Oltre alle normali vetture stradali, ci furono tre serie di cinque esemplari da competizione, realizzati per dei piloti privati e costruiti in fabbrica nel reparto “Assistenza Clienti”. Inoltre, all’inizio della produzione, fu realizzato un esemplare unico totalmente in alluminio, destinato al North American Racing Team di Luigi Chinetti. La prima serie di cinque esemplari da competizione vide la luce nel 1971 ed aveva la carrozzeria in alluminio. I passaruota erano leggermente allargati, come pure le ruote, e sui parafanghi anteriori erano presenti piccole appendici aerodinamiche. C’era anche un piccolo spoiler anteriore sul fondo del musetto, ma la caratteristica più evidente era la mancanza dei paraurti angolari. La seconda serie, prodotta all’inizio del 1972, aveva il corpo vettura in lamiera d’acciaio con le porte ed i cofani in alluminio, come i modelli stradali, ma i passaruota erano stati notevolmente allargati, per ospitare ruote e gomme ancora più larghe. La terza serie, prodotta all’inizio del 1973, era esteticamente molto simile alla seconda ma aveva anche le porte in lamiera d’acciaio e solo i cofani erano rimasti d’alluminio.
Tutti questi esemplari furono dotati di motori bilanciati, costruiti con la massima attenzione seguendo le specifiche adottate nelle competizioni. Per aumentare le prestazioni furono omologate delle parti speciali.
Questi esemplari da competizione si fecero onore nella categoria GT, non solo grazie alla loro potenza ma anche per la grande affidabilità dimostrata nelle gare di durata.
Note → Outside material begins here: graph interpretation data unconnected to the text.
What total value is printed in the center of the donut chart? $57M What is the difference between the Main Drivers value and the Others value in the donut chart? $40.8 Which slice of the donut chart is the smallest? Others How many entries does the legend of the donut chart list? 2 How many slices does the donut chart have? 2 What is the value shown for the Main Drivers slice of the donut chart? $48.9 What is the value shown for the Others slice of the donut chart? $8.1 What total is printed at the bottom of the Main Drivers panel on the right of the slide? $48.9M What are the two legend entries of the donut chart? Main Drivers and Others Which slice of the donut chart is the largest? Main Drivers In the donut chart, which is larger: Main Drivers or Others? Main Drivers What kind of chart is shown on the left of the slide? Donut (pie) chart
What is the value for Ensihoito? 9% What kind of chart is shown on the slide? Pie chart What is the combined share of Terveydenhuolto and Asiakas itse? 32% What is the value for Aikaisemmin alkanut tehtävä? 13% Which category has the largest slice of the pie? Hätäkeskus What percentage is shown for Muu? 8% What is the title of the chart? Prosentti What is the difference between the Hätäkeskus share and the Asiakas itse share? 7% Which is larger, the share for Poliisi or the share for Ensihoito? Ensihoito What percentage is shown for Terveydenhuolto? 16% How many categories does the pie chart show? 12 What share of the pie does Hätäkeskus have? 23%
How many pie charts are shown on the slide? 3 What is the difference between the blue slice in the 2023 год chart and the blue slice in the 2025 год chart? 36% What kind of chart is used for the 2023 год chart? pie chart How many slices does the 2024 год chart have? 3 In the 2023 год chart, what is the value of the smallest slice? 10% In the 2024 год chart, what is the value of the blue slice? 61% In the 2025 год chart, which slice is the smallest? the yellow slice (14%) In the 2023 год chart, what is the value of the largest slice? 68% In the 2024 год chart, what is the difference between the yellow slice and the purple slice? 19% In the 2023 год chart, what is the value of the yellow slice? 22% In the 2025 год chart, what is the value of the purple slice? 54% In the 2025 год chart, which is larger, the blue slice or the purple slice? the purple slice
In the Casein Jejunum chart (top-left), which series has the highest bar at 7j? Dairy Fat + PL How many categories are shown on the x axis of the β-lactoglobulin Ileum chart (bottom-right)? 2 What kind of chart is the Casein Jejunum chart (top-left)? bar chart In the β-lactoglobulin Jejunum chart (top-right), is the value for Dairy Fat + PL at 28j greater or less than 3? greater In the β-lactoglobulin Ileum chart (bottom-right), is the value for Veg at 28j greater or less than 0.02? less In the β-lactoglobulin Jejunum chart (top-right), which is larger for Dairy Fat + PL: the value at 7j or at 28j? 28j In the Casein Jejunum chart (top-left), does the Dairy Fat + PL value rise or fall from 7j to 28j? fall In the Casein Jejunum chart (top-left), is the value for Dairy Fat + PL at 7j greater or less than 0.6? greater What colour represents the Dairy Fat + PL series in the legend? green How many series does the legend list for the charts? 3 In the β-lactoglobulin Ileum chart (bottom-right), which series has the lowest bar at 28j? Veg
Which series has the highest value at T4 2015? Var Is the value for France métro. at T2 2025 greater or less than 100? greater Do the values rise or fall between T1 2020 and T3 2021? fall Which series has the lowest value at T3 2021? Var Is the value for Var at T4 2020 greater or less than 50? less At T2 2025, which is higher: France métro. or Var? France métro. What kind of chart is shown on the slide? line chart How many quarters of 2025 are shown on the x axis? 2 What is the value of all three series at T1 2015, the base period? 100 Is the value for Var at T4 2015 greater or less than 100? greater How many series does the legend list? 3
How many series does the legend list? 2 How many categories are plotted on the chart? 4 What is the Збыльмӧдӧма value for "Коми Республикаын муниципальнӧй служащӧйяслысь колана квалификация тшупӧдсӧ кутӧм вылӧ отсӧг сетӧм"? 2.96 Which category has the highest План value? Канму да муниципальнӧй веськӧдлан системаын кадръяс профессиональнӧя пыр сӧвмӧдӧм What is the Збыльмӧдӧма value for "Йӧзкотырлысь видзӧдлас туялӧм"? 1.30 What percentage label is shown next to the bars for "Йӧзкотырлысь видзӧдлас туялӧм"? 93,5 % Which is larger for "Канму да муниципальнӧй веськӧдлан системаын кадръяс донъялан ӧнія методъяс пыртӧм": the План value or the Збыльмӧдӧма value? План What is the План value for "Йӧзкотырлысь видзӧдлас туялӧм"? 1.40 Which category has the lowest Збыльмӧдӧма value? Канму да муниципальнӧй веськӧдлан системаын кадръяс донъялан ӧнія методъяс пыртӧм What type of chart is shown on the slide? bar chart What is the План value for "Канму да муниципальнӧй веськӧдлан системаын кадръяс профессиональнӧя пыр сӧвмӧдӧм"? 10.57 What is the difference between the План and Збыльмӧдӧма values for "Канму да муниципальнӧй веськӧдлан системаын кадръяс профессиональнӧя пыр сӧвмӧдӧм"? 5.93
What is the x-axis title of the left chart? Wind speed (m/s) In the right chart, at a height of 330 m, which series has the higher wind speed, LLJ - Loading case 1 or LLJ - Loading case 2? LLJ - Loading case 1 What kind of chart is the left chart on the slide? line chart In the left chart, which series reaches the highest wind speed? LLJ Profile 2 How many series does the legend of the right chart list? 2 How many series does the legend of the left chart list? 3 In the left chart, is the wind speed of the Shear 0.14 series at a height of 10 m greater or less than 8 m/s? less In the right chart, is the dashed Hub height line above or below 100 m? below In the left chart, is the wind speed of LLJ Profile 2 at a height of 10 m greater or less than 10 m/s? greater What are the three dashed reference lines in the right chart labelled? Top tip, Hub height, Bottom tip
Alla 24 Ore di Le Mans del 1972 occuparono i primi cinque posti di classe, ripetendo la vittoria di classe in questa gara anche nel 1973 e nel 1974. Persino nel 1979 le loro prestazioni erano ancora soddisfacenti: lo testimonia il secondo posto assoluto conquistato alla 24 Ore di Daytona di quella stagione, un risultato clamoroso per una vettura uscita di produzione da ben sei anni.
Sul numero del 30 settembre 1971 della rivista britannica Autocar fu pubblicata una prova su strada, dove fu registrata un’accelerazione da zero a 60 miglia orarie in 5,4 secondi e da zero a 100 miglia orarie in 12,6 secondi. Il quarto di miglio con partenza da fermo fu percorso in 13,4 secondi con una velocità d’uscita di 104 miglia orarie, la velocità massima raggiunta fu di 174 miglia orarie, un valore che rimase imbattuto per un buon numero di anni. Sul numero del novembre 1974, la rivista americana Road & Track pubblicò un test in pista di una versione da competizione, dove furono registrati i seguenti tempi: 0-60 mph in 5,8 secondi, 0-100mph in 12,6 secondi, quarto di miglio con partenza da fermo in 14,5 secondi e velocità d’uscita di 107,5 mph, velocità massima 186 mph. I valori non erano molto diversi da quelli riportati dalla rivista britannica Autocar, che aveva utilizzato una versione stradale. Tuttavia, un miglioramento dei tempi sul giro sarebbe emerso grazie alle sospensioni più rigide e alle ruote più larghe con gomme da gara, tipiche degli esemplari da competizione. Il test servì anche a dimostrare l’altissimo livello delle prestazioni fornite dalla vettura stradale.